Of course, there are some cafes that do not practice such a pricing system so you might want to ask about the “sitting rates” before deciding if you want to take a break there.
13. Ask if the bread is included in the bill
Don’t be too quick to jump for joy when you see a basket of bread served to you at a restaurant. More often than not, the bread isn’t free and is priced higher than what you could get from a bakery down the street.
Politely turn away the bread and you’ll cut some cost from your final bill. Sometimes, condiments are chargeable as well. Again, ask if you’ll have to pay for additional ketchup – I once paid 1 EUR for a tiny saucer of ketchup!

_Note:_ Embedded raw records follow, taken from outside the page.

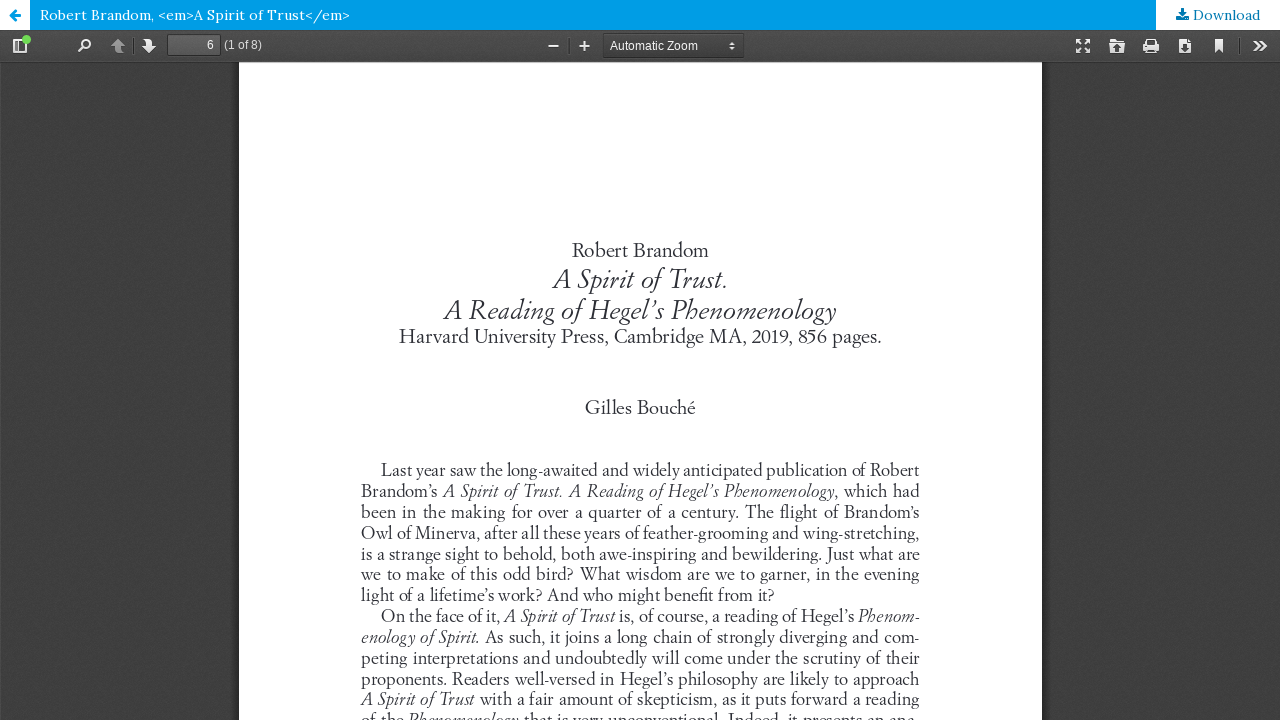

--- FILE ---
content_type: text/html; charset=utf-8
request_url: https://philinq.it/index.php/philinq/article/view/310/204
body_size: 1315
content:
<!DOCTYPE html>
<html lang="en-US" xml:lang="en-US">
<head>
	<meta http-equiv="Content-Type" content="text/html; charset=utf-8" />
	<meta name="viewport" content="width=device-width, initial-scale=1.0">
	<title>View of Robert Brandom, &lt;em&gt;A Spirit of Trust&lt;/em&gt;</title>

	
<meta name="generator" content="Open Journal Systems 3.2.1.4">
<link rel="alternate" type="application/atom+xml" href="https://philinq.it/index.php/philinq/gateway/plugin/AnnouncementFeedGatewayPlugin/atom">
<link rel="alternate" type="application/rdf+xml" href="https://philinq.it/index.php/philinq/gateway/plugin/AnnouncementFeedGatewayPlugin/rss">
<link rel="alternate" type="application/rss+xml" href="https://philinq.it/index.php/philinq/gateway/plugin/AnnouncementFeedGatewayPlugin/rss2">
	<link rel="stylesheet" href="https://philinq.it/index.php/philinq/$$$call$$$/page/page/css?name=stylesheet" type="text/css" /><link rel="stylesheet" href="//fonts.googleapis.com/css?family=Lora:400,400i,700,700i" type="text/css" /><link rel="stylesheet" href="https://cdnjs.cloudflare.com/ajax/libs/font-awesome/4.7.0/css/font-awesome.css?v=3.2.1.4" type="text/css" />
	<script src="//ajax.googleapis.com/ajax/libs/jquery/3.3.1/jquery.min.js?v=3.2.1.4" type="text/javascript"></script><script src="//ajax.googleapis.com/ajax/libs/jqueryui/1.12.0/jquery-ui.min.js?v=3.2.1.4" type="text/javascript"></script><script src="https://philinq.it/lib/pkp/js/lib/jquery/plugins/jquery.tag-it.js?v=3.2.1.4" type="text/javascript"></script><script src="https://philinq.it/plugins/themes/default/js/lib/popper/popper.js?v=3.2.1.4" type="text/javascript"></script><script src="https://philinq.it/plugins/themes/default/js/lib/bootstrap/util.js?v=3.2.1.4" type="text/javascript"></script><script src="https://philinq.it/plugins/themes/default/js/lib/bootstrap/dropdown.js?v=3.2.1.4" type="text/javascript"></script><script src="https://philinq.it/plugins/themes/default/js/main.js?v=3.2.1.4" type="text/javascript"></script><script type="text/javascript">
(function(i,s,o,g,r,a,m){i['GoogleAnalyticsObject']=r;i[r]=i[r]||function(){
(i[r].q=i[r].q||[]).push(arguments)},i[r].l=1*new Date();a=s.createElement(o),
m=s.getElementsByTagName(o)[0];a.async=1;a.src=g;m.parentNode.insertBefore(a,m)
})(window,document,'script','https://www.google-analytics.com/analytics.js','ga');

ga('create', 'UA-38201134-1', 'auto');
ga('send', 'pageview');
</script>
</head>
<body class="pkp_page_article pkp_op_view">

		<header class="header_view">

		<a href="https://philinq.it/index.php/philinq/article/view/310" class="return">
			<span class="pkp_screen_reader">
									Return to Article Details
							</span>
		</a>

		<a href="https://philinq.it/index.php/philinq/article/view/310" class="title">
			Robert Brandom, &lt;em&gt;A Spirit of Trust&lt;/em&gt;
		</a>

		<a href="https://philinq.it/index.php/philinq/article/download/310/204/932" class="download" download>
			<span class="label">
				Download
			</span>
			<span class="pkp_screen_reader">
				Download PDF
			</span>
		</a>

	</header>

	<script type="text/javascript">
		// Creating iframe's src in JS instead of Smarty so that EZProxy-using sites can find our domain in $pdfUrl and do their rewrites on it.
		$(document).ready(function() {
			var urlBase = "https://philinq.it/plugins/generic/pdfJsViewer/pdf.js/web/viewer.html?file=";
			var pdfUrl = "https:\/\/philinq.it\/index.php\/philinq\/article\/download\/310\/204\/932";
			$("#pdfCanvasContainer > iframe").attr("src", urlBase + encodeURIComponent(pdfUrl));
		});
	</script>

	<div id="pdfCanvasContainer" class="galley_view">
				<iframe src="" width="100%" height="100%" style="min-height: 500px;" title="PDF of Robert Brandom, &lt;em&gt;A Spirit of Trust&lt;/em&gt;" allowfullscreen webkitallowfullscreen></iframe>
	</div>
	
</body>
</html>
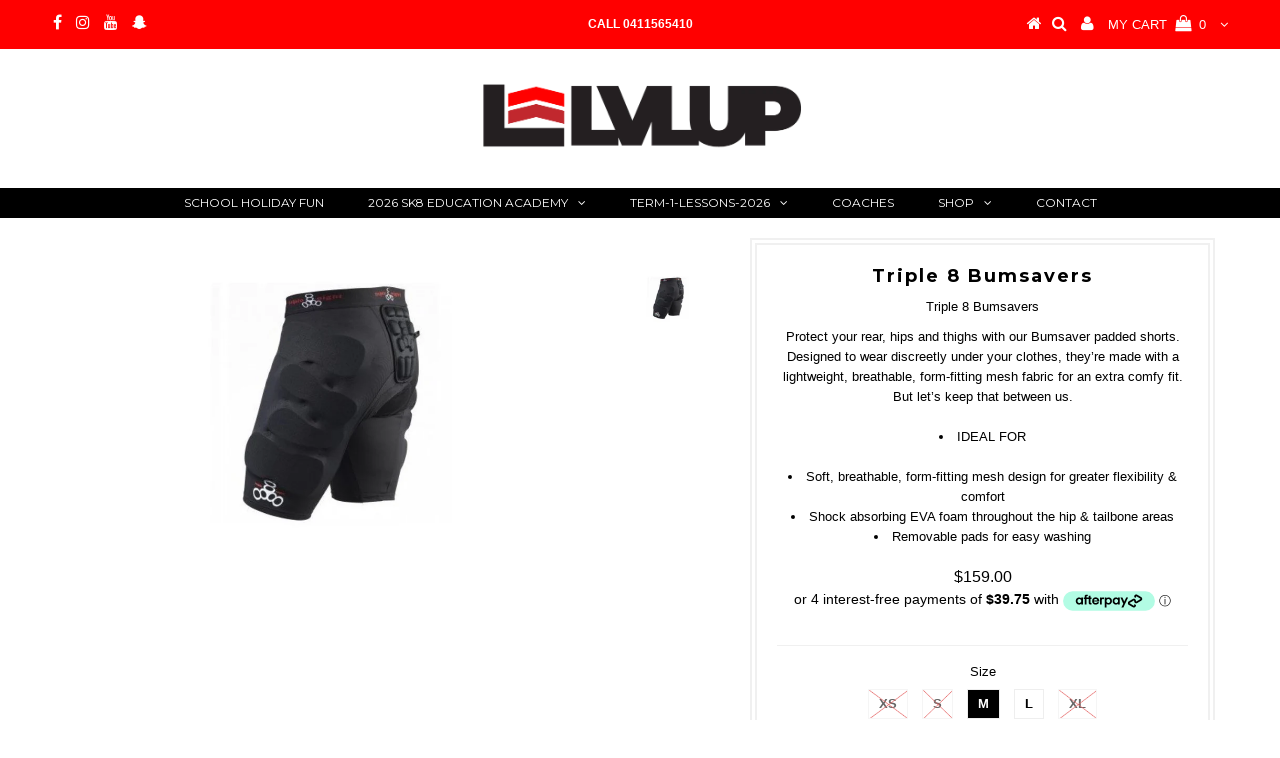

--- FILE ---
content_type: text/css
request_url: https://levelupskatepark.shop/cdn/shop/t/13/assets/bold-custom.css?v=120909778206189041661624262572
body_size: -685
content:
#bold-memberships .close {
width: auto;
}

#bold-memberships .modal-content {
margin-top: 5em;
}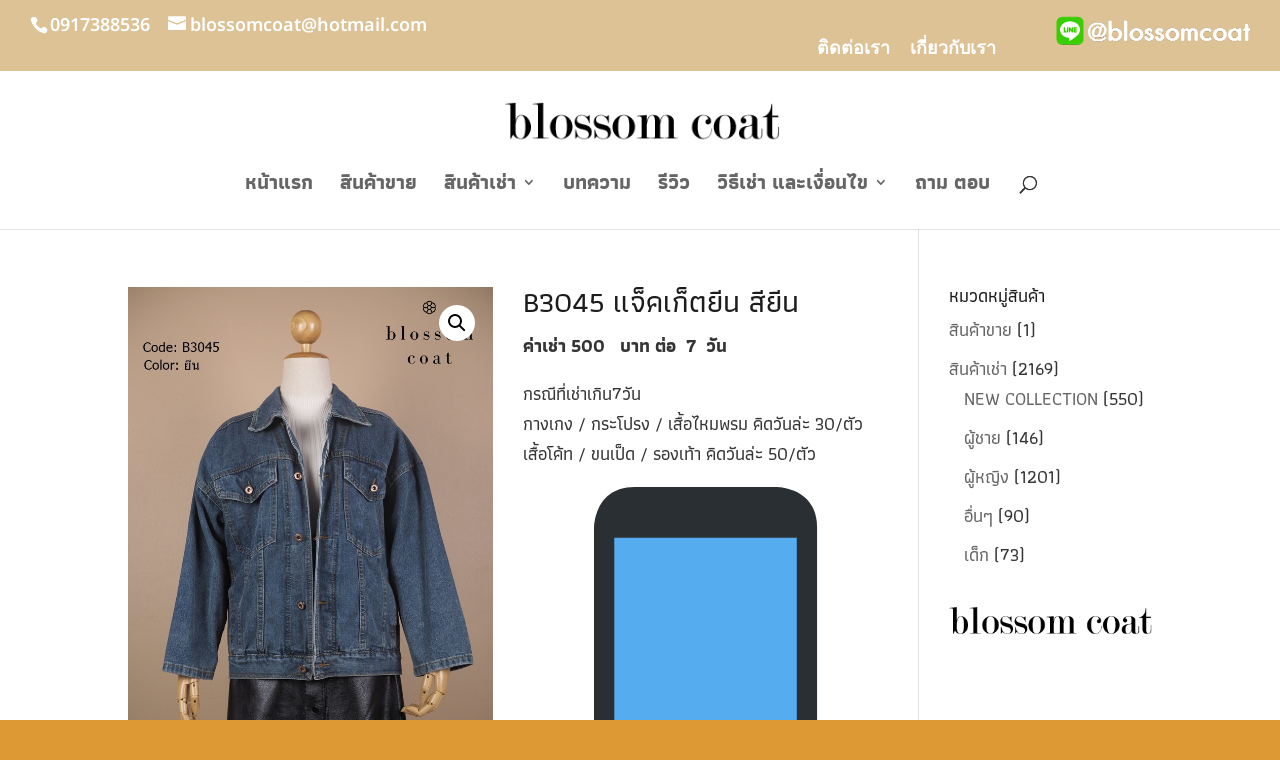

--- FILE ---
content_type: text/css; charset=utf-8
request_url: https://www.blossomcoat.com/wp-content/cache/min/1/earlyaccess/notosansthai.css?ver=1705403670
body_size: -184
content:
@font-face{font-display:swap;font-family:'Noto Sans Thai';font-style:normal;font-weight:100;font-stretch:normal;src:url(https://fonts.gstatic.com/s/notosansthai/v25/iJWnBXeUZi_OHPqn4wq6hQ2_hbJ1xyN9wd43SofNWcd1MKVQt_So_9CdU5RslzZ0RQ.ttf) format('truetype')}@font-face{font-display:swap;font-family:'Noto Sans Thai';font-style:normal;font-weight:200;font-stretch:normal;src:url(https://fonts.gstatic.com/s/notosansthai/v25/iJWnBXeUZi_OHPqn4wq6hQ2_hbJ1xyN9wd43SofNWcd1MKVQt_So_9CdUxRtlzZ0RQ.ttf) format('truetype')}@font-face{font-display:swap;font-family:'Noto Sans Thai';font-style:normal;font-weight:300;font-stretch:normal;src:url(https://fonts.gstatic.com/s/notosansthai/v25/iJWnBXeUZi_OHPqn4wq6hQ2_hbJ1xyN9wd43SofNWcd1MKVQt_So_9CdU8ptlzZ0RQ.ttf) format('truetype')}@font-face{font-display:swap;font-family:'Noto Sans Thai';font-style:normal;font-weight:400;font-stretch:normal;src:url(https://fonts.gstatic.com/s/notosansthai/v25/iJWnBXeUZi_OHPqn4wq6hQ2_hbJ1xyN9wd43SofNWcd1MKVQt_So_9CdU5RtlzZ0RQ.ttf) format('truetype')}@font-face{font-display:swap;font-family:'Noto Sans Thai';font-style:normal;font-weight:500;font-stretch:normal;src:url(https://fonts.gstatic.com/s/notosansthai/v25/iJWnBXeUZi_OHPqn4wq6hQ2_hbJ1xyN9wd43SofNWcd1MKVQt_So_9CdU6ZtlzZ0RQ.ttf) format('truetype')}@font-face{font-display:swap;font-family:'Noto Sans Thai';font-style:normal;font-weight:600;font-stretch:normal;src:url(https://fonts.gstatic.com/s/notosansthai/v25/iJWnBXeUZi_OHPqn4wq6hQ2_hbJ1xyN9wd43SofNWcd1MKVQt_So_9CdU0pqlzZ0RQ.ttf) format('truetype')}@font-face{font-display:swap;font-family:'Noto Sans Thai';font-style:normal;font-weight:700;font-stretch:normal;src:url(https://fonts.gstatic.com/s/notosansthai/v25/iJWnBXeUZi_OHPqn4wq6hQ2_hbJ1xyN9wd43SofNWcd1MKVQt_So_9CdU3NqlzZ0RQ.ttf) format('truetype')}@font-face{font-display:swap;font-family:'Noto Sans Thai';font-style:normal;font-weight:800;font-stretch:normal;src:url(https://fonts.gstatic.com/s/notosansthai/v25/iJWnBXeUZi_OHPqn4wq6hQ2_hbJ1xyN9wd43SofNWcd1MKVQt_So_9CdUxRqlzZ0RQ.ttf) format('truetype')}@font-face{font-display:swap;font-family:'Noto Sans Thai';font-style:normal;font-weight:900;font-stretch:normal;src:url(https://fonts.gstatic.com/s/notosansthai/v25/iJWnBXeUZi_OHPqn4wq6hQ2_hbJ1xyN9wd43SofNWcd1MKVQt_So_9CdUz1qlzZ0RQ.ttf) format('truetype')}

--- FILE ---
content_type: text/css; charset=utf-8
request_url: https://www.blossomcoat.com/wp-content/cache/min/1/wp-content/themes/ChittakornMe/style.css?ver=1705403670
body_size: -381
content:
.woocommerce-breadcrumb{display:none}.woocommerce-ordering{display:none!important}

--- FILE ---
content_type: text/javascript; charset=utf-8
request_url: https://www.blossomcoat.com/wp-content/cache/min/1/wp-content/plugins/divi-100-article-card-3/assets/js/scripts.js?ver=1705403670
body_size: 424
content:
jQuery(document).ready(function($){if(!$('.divi-100-article-card').length){return!1}else{$('.et_pb_blog_grid').find('.et_pb_post').each(function(){var $this=$(this);$this.addClass('article-card');var postLink=$this.find('.entry-title a').attr('href');$this.wrap($('<a href="'+postLink+'"/>').attr('href',postLink));$this.append('<div class="article-card__content" />');var postContent=$this.find('.article-card__content');var postMeta=$this.children('.post-meta');var excerpt=$this.clone().children().remove().end().text().trim();var excerptWrap=$('<div class="article-card__excerpt" />');if($this.children('p').not('p.post-meta').length>0){excerpt=$this.children('p').not('p.post-meta').text();$this.children('p').not('p.post-meta').remove()}
if(excerpt.length>80){excerpt=excerpt.substring(0,80).split(" ").slice(0,-1).join(" ")+"..."}
postMeta.children('a').addClass('article-card__category').appendTo(postContent);excerptWrap.text(excerpt).appendTo(postContent);postContent.append('<div class="article-card__meta" />');$this.contents().filter(function(){return(this.nodeType==3)}).remove();$(this).find('.published').text(function(){return $(this).text().slice(0,-6)});$this.find('.published').appendTo(this).replaceWith(function(i,text){return(text.replace(/([a-zA-Z]+)([\d\D]*)/g,'<div class="article-card__date">\
                  <span class="article-card__day">$2</span>\
                  <span class="article-card__month">$1</span>\
                </div>'))});$this.find('.article-card__day').text(function(){return $(this).text().replace(/\,/g,'').trim()});$this.find('.entry-title').addClass('article-card__title').prependTo(postContent);$this.find('.author').addClass('article-card__author').appendTo($this.find('.article-card__meta'));var comments=postMeta.text().replace(/[^a-zA-Z0-9 ]/g,"").replace("by","").trim();if(comments){$('<span class="article-card__comments">'+comments+'</span>').appendTo($this.find('.article-card__meta'))}
postMeta.remove();if($(this).find('.post-content').length>0){$(this).find('.post-content p').appendTo($(this).find('.article-card__excerpt'))}
$(this).find('.post-content').appendTo($(this).children().children('.article-card__excerpt'));if($(window).width()>768){$this.children().children('.article-card__excerpt').hide()}
function postModuleSize(){var postContentHeight=postContent.outerHeight();$this.css({'padding-bottom':postContentHeight})}
setTimeout(postModuleSize,100);$(window).resize(function(){postModuleSize()});if($(window).width()>768){setTimeout(function(){$this.on('hover',function(){$this.find('.article-card__excerpt').stop().animate({height:"toggle",opacity:"toggle"},200)})})}})}})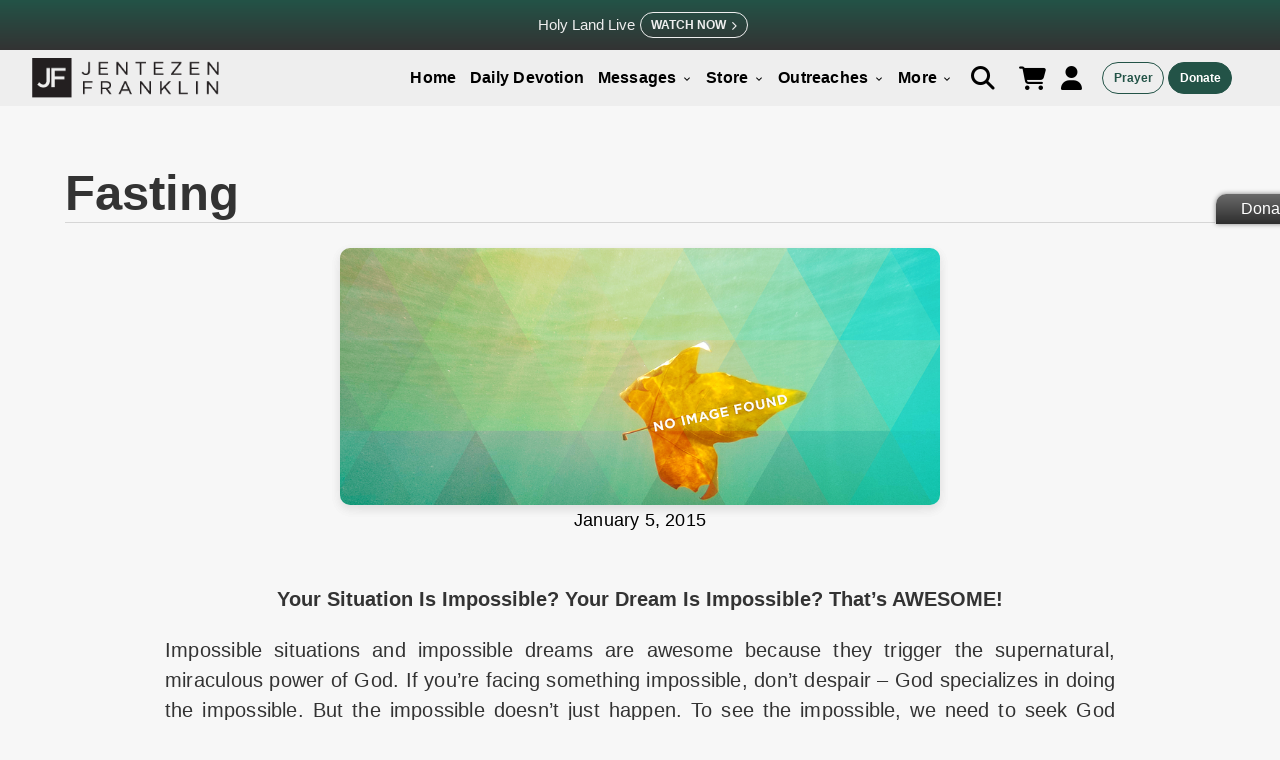

--- FILE ---
content_type: text/css;charset=utf-8
request_url: https://use.typekit.net/kfc0zgw.css
body_size: 577
content:
/*
 * The Typekit service used to deliver this font or fonts for use on websites
 * is provided by Adobe and is subject to these Terms of Use
 * http://www.adobe.com/products/eulas/tou_typekit. For font license
 * information, see the list below.
 *
 * new-atten:
 *   - http://typekit.com/eulas/00000000000000007735fdde
 *   - http://typekit.com/eulas/00000000000000007735fddd
 *   - http://typekit.com/eulas/00000000000000007735fde1
 *   - http://typekit.com/eulas/00000000000000007735fde4
 *   - http://typekit.com/eulas/00000000000000007735fde6
 *
 * © 2009-2025 Adobe Systems Incorporated. All Rights Reserved.
 */
/*{"last_published":"2025-10-30 14:52:49 UTC"}*/

@import url("https://p.typekit.net/p.css?s=1&k=kfc0zgw&ht=tk&f=49995.49997.49999.50001.50003&a=112387101&app=typekit&e=css");

@font-face {
font-family:"new-atten";
src:url("https://use.typekit.net/af/8c3743/00000000000000007735fdde/31/l?primer=7cdcb44be4a7db8877ffa5c0007b8dd865b3bbc383831fe2ea177f62257a9191&fvd=i4&v=3") format("woff2"),url("https://use.typekit.net/af/8c3743/00000000000000007735fdde/31/d?primer=7cdcb44be4a7db8877ffa5c0007b8dd865b3bbc383831fe2ea177f62257a9191&fvd=i4&v=3") format("woff"),url("https://use.typekit.net/af/8c3743/00000000000000007735fdde/31/a?primer=7cdcb44be4a7db8877ffa5c0007b8dd865b3bbc383831fe2ea177f62257a9191&fvd=i4&v=3") format("opentype");
font-display:auto;font-style:italic;font-weight:400;font-stretch:normal;
}

@font-face {
font-family:"new-atten";
src:url("https://use.typekit.net/af/17089c/00000000000000007735fddd/31/l?subset_id=2&fvd=n5&v=3") format("woff2"),url("https://use.typekit.net/af/17089c/00000000000000007735fddd/31/d?subset_id=2&fvd=n5&v=3") format("woff"),url("https://use.typekit.net/af/17089c/00000000000000007735fddd/31/a?subset_id=2&fvd=n5&v=3") format("opentype");
font-display:auto;font-style:normal;font-weight:500;font-stretch:normal;
}

@font-face {
font-family:"new-atten";
src:url("https://use.typekit.net/af/6b6026/00000000000000007735fde1/31/l?primer=7cdcb44be4a7db8877ffa5c0007b8dd865b3bbc383831fe2ea177f62257a9191&fvd=n7&v=3") format("woff2"),url("https://use.typekit.net/af/6b6026/00000000000000007735fde1/31/d?primer=7cdcb44be4a7db8877ffa5c0007b8dd865b3bbc383831fe2ea177f62257a9191&fvd=n7&v=3") format("woff"),url("https://use.typekit.net/af/6b6026/00000000000000007735fde1/31/a?primer=7cdcb44be4a7db8877ffa5c0007b8dd865b3bbc383831fe2ea177f62257a9191&fvd=n7&v=3") format("opentype");
font-display:auto;font-style:normal;font-weight:700;font-stretch:normal;
}

@font-face {
font-family:"new-atten";
src:url("https://use.typekit.net/af/c95a0a/00000000000000007735fde4/31/l?primer=7cdcb44be4a7db8877ffa5c0007b8dd865b3bbc383831fe2ea177f62257a9191&fvd=n4&v=3") format("woff2"),url("https://use.typekit.net/af/c95a0a/00000000000000007735fde4/31/d?primer=7cdcb44be4a7db8877ffa5c0007b8dd865b3bbc383831fe2ea177f62257a9191&fvd=n4&v=3") format("woff"),url("https://use.typekit.net/af/c95a0a/00000000000000007735fde4/31/a?primer=7cdcb44be4a7db8877ffa5c0007b8dd865b3bbc383831fe2ea177f62257a9191&fvd=n4&v=3") format("opentype");
font-display:auto;font-style:normal;font-weight:400;font-stretch:normal;
}

@font-face {
font-family:"new-atten";
src:url("https://use.typekit.net/af/a1ebd6/00000000000000007735fde6/31/l?primer=7cdcb44be4a7db8877ffa5c0007b8dd865b3bbc383831fe2ea177f62257a9191&fvd=i7&v=3") format("woff2"),url("https://use.typekit.net/af/a1ebd6/00000000000000007735fde6/31/d?primer=7cdcb44be4a7db8877ffa5c0007b8dd865b3bbc383831fe2ea177f62257a9191&fvd=i7&v=3") format("woff"),url("https://use.typekit.net/af/a1ebd6/00000000000000007735fde6/31/a?primer=7cdcb44be4a7db8877ffa5c0007b8dd865b3bbc383831fe2ea177f62257a9191&fvd=i7&v=3") format("opentype");
font-display:auto;font-style:italic;font-weight:700;font-stretch:normal;
}

.tk-new-atten { font-family: "new-atten",sans-serif; }


--- FILE ---
content_type: text/javascript; charset=utf-8
request_url: https://jentezenfranklin.org/home/update_live_alert?_=1765398800176
body_size: -504
content:
  $("#live_alert_section").css("visibility", "hidden")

14. Cycle around the city centre with the bike sharing system
You can cut costs spent on public transport by cycling around the city centre. There are many bike sharing systems across Europe that are more affordable than riding the bus and metro, sometimes even free. It’s also a healthy way of getting around.
The bicycle stands are also found near tourist attractions so you don’t have to park in ulu alleys and lose your way.
15. Do your own laundry
It’s a chore just thinking about having to wash your own clothes while you’re on holiday, but that’s just how backpacking works. You can save on the 1-2 EUR laundromats if you bring your own washing detergent along and spend a few minutes at night washing your dirty clothes in the sink.
The European climate is much dryer than humid Singapore’s so just place your wet clothes under the fan overnight and they should be dry in the morning.
Pro tip: Make your very own clothes line with dental floss to hang your clothes over and bread tags to hold them in place.
Tips for budget-friendly backpacking in Europe
You’re all set to conquer your first backpacking trip across Europe – without spending a lot, or having to literally live off bread and butter. It may seem like you’re only saving a little here and there, but every Euro counts and you’ll surprised about how much you’ll shave off your holiday expenses in total.
The great thing about backpacking is that you don’t have to pay the exorbitant “tourist fee” to enjoy Europe in its entirety. Your experience will be built upon doing what the locals do and making friends with fellow travellers.